Aufgabe: Fasse den Interviewauszug in genau zwei Sätzen zusammen.

Auszug:
----------------
Westhuis: Die Idee auf dem Papier, und jetzt sind die ersten Kinder eingeschult worden. Sie haben diese Idee von Anfang an begleitet, Herr Verburg. Wie kam es überhaupt zu dieser Idee, wirklich die drei Religionen, die auf Abraham sich beziehen, als Merkmal für eine Schule zusammenzustellen?
Verburg: Die theologische Grundlage ist in einem Ereignis zu finden, was jetzt 50 Jahre her ist, das Zweite Vatikanische Konzil. Das Konzil hat einerseits festgehalten, dass die Juden in einem ungekündigten Gottesbund leben, dass die Christen, die Katholiken die Muslime mit Hochachtung und Respekt zu behandeln haben, und das Konzil sagt auch da, dass Christen und Juden und Muslime gemeinsame Erbe so reich ist, will die Heilige Synode – gemeint ist das Konzil – die gegenseitige Kenntnis und Achtung fördern. Und wenn ich das tun will, wo kann ich das besser, als in einer Schule und bei jungen Menschen?
Westhuis: Die jungen Menschen, die Kinder, können ja ziemlich ehrlich sein und auch sehr logische Fragen stellen. Herr Verburg, ist es Grundschülern heute nicht völlig egal, ob ihr Mitschüler und ihr Freund in die Kirche, in die Moschee oder in die Synagoge geht?
----------------
Aufgeführte Datensätze:

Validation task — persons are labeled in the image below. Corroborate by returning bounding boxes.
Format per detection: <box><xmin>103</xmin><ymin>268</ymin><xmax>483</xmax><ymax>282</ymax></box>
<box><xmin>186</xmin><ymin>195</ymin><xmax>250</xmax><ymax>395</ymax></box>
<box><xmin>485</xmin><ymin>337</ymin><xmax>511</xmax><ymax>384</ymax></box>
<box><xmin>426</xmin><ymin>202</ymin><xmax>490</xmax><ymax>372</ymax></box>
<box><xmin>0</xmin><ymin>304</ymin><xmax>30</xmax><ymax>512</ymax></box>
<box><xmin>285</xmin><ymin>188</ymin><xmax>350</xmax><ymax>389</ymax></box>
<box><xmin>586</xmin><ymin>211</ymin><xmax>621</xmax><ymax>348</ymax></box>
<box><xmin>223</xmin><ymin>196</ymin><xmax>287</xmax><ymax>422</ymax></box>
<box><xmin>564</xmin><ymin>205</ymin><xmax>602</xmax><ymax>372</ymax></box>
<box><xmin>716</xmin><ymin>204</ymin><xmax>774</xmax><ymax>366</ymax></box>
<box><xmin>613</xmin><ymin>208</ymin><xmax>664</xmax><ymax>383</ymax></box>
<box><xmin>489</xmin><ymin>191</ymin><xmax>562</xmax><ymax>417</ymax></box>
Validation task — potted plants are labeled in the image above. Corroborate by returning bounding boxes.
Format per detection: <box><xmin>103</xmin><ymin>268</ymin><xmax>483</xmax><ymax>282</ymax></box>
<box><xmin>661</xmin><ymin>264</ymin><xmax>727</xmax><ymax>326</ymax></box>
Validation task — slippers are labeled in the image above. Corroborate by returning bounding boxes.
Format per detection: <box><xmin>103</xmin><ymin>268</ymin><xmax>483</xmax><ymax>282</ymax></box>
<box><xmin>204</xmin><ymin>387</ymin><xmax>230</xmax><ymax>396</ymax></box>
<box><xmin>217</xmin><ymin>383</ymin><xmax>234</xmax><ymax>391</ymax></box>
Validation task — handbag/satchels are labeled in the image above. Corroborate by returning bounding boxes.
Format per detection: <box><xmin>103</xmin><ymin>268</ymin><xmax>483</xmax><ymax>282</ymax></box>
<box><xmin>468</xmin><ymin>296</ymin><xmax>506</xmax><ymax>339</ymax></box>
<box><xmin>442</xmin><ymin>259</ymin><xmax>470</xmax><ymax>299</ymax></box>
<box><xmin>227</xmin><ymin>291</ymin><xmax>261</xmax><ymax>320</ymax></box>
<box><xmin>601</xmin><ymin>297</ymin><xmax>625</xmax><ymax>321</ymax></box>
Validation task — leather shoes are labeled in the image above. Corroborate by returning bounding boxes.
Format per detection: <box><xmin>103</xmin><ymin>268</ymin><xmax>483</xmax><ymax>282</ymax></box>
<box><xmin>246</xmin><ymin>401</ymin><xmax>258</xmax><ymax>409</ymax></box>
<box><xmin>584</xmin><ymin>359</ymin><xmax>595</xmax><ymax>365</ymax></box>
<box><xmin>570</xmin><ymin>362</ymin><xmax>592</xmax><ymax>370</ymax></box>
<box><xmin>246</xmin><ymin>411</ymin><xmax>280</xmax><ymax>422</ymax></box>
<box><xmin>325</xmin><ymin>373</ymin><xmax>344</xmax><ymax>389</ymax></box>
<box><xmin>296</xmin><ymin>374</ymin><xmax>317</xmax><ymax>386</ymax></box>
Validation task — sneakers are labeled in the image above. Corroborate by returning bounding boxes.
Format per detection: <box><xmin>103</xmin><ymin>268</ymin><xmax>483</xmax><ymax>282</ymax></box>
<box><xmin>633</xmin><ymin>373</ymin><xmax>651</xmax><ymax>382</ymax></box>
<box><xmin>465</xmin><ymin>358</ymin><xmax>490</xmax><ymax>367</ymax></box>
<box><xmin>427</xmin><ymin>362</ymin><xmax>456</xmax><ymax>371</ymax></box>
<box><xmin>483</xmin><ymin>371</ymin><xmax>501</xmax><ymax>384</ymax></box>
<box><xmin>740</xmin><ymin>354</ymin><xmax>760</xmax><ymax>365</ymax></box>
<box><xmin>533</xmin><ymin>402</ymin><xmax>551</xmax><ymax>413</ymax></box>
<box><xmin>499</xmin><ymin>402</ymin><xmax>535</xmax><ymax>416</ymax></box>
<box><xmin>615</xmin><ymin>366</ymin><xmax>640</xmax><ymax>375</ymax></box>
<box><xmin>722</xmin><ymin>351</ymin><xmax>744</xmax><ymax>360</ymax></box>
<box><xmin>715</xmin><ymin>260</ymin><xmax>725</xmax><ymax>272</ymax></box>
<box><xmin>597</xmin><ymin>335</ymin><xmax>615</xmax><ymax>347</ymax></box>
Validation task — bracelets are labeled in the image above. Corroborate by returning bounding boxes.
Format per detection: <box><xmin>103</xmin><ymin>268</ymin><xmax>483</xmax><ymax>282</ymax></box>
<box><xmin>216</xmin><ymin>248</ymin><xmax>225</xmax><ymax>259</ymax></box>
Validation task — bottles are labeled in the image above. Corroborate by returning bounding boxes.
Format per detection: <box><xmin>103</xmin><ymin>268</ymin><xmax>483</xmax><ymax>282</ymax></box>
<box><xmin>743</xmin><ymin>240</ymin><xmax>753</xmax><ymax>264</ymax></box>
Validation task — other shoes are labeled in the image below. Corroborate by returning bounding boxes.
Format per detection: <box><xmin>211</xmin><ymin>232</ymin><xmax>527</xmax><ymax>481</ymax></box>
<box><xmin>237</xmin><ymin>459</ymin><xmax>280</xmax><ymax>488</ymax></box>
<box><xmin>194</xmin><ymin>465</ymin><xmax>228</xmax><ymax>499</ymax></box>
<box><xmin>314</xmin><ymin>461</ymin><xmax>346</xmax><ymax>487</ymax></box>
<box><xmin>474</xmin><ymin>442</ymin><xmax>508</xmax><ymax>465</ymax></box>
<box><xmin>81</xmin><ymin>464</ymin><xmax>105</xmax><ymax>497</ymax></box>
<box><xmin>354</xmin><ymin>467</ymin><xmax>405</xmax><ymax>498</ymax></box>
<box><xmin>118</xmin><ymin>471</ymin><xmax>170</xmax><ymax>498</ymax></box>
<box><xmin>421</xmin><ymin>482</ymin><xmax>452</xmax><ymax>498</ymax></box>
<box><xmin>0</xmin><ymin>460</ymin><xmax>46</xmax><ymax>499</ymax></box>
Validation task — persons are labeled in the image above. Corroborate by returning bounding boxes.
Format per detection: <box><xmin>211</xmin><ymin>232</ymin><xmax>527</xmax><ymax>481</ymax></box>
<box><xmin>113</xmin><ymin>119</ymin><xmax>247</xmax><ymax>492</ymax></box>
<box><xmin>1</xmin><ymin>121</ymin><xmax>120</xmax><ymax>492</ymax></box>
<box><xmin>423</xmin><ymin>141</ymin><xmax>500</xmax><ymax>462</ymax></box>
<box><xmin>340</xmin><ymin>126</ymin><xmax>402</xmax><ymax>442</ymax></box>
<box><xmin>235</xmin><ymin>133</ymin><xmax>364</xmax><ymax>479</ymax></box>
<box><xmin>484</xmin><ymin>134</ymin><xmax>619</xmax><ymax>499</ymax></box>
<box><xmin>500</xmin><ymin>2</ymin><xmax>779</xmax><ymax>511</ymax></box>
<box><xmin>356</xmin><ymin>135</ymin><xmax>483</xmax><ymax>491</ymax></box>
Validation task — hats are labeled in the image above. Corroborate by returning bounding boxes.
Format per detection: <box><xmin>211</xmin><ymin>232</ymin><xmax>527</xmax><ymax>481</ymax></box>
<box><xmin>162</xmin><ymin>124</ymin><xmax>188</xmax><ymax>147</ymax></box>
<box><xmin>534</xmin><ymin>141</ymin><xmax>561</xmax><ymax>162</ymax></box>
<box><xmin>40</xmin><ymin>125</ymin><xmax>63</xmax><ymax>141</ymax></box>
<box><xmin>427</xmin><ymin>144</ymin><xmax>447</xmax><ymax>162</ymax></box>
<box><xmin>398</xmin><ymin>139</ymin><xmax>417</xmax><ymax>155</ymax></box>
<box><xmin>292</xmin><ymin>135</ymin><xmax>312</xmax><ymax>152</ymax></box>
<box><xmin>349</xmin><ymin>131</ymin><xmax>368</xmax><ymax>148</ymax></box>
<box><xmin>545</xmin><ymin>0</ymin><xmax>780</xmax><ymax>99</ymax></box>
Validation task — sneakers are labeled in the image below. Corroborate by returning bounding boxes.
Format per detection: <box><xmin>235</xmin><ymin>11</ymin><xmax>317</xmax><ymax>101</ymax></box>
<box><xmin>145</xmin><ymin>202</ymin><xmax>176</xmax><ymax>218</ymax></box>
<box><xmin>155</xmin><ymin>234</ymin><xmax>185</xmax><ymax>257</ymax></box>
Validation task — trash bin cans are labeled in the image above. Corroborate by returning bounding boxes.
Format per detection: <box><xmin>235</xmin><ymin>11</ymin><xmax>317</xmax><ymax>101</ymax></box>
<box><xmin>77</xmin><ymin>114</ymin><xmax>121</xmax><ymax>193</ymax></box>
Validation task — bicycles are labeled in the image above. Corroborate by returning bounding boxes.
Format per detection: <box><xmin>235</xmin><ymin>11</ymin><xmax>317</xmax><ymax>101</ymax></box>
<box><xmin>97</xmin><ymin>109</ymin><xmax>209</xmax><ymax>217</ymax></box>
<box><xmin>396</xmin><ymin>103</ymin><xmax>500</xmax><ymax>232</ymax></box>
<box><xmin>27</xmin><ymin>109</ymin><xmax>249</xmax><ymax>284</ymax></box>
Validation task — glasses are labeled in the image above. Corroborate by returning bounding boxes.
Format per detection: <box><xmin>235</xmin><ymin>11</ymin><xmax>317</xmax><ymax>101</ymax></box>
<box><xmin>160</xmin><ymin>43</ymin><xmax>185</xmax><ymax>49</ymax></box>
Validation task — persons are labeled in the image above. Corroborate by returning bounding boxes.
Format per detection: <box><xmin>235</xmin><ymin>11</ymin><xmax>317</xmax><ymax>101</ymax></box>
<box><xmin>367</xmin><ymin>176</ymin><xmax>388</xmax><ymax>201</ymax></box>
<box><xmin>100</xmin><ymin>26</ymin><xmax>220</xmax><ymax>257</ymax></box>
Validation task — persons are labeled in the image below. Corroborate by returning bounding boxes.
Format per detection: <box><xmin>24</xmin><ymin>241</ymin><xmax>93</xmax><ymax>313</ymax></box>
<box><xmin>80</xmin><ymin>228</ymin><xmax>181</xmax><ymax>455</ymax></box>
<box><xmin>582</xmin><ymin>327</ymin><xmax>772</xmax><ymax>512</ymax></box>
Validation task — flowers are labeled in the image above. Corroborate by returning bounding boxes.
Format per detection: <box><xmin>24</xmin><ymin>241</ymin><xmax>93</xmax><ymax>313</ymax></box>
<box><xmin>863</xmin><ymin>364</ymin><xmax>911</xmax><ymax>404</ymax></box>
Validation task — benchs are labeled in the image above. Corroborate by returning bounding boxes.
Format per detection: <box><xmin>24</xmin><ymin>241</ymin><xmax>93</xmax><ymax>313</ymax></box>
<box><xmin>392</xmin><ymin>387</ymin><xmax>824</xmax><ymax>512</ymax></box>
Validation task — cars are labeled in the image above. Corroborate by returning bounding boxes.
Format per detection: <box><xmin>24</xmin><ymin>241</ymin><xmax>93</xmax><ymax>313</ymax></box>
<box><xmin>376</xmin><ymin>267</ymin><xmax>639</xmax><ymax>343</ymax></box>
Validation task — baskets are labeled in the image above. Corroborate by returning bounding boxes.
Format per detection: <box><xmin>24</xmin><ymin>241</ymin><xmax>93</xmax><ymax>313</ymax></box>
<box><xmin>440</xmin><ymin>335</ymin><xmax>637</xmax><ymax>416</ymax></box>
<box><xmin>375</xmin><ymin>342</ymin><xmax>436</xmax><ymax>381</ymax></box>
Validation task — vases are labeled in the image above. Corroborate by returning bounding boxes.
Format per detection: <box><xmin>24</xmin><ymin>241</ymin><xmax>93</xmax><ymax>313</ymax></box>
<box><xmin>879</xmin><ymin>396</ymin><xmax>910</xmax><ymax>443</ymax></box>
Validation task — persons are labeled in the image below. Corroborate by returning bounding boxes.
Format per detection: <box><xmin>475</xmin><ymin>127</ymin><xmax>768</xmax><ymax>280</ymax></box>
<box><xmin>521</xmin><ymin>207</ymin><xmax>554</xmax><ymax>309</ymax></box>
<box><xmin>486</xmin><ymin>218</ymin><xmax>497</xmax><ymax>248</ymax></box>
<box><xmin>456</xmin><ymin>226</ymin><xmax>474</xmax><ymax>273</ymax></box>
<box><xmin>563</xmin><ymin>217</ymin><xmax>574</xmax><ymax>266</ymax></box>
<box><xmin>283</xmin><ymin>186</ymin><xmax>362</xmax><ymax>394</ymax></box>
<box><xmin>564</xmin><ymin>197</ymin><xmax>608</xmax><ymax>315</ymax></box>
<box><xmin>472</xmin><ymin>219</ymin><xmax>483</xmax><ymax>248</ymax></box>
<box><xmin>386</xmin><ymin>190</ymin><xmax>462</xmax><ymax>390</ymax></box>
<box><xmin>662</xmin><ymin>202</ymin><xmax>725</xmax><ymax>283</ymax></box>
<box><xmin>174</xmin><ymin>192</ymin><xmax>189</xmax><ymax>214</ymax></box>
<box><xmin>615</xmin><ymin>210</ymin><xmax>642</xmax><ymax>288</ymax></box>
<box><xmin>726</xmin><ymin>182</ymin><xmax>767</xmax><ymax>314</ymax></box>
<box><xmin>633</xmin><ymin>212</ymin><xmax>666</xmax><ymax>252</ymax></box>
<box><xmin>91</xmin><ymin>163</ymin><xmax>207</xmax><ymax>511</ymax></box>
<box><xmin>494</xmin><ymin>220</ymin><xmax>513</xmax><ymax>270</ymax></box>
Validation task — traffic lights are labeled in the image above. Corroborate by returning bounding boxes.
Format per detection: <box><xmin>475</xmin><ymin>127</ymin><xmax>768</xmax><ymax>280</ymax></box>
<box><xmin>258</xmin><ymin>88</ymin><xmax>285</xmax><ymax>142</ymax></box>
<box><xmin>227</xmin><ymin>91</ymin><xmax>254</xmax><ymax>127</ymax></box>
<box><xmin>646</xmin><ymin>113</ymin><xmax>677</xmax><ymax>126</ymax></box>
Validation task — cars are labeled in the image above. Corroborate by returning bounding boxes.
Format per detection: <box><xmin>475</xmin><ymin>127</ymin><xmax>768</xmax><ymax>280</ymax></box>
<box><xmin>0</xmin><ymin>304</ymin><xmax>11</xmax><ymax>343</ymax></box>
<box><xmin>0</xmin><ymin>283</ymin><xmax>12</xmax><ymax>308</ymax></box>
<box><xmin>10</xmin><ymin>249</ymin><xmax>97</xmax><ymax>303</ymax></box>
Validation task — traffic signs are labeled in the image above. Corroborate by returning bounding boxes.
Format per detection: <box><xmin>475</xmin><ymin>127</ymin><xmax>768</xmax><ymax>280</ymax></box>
----------------
Ergebnis: Im Interviewauszug führt Herr Verburg die Idee einer Schule, die die drei auf Abraham bezogenen Religionen vereint und deren erste Kinder nun eingeschult wurden, auf das Zweite Vatikanische Konzil vor 50 Jahren zurück, das die gegenseitige Kenntnis und Achtung von Christen, Juden und Muslimen fördern wollte. Westhuis fragt daraufhin, ob es Grundschülern heute nicht völlig egal sei, ob ihre Mitschüler und Freunde in die Kirche, die Moschee oder die Synagoge gehen.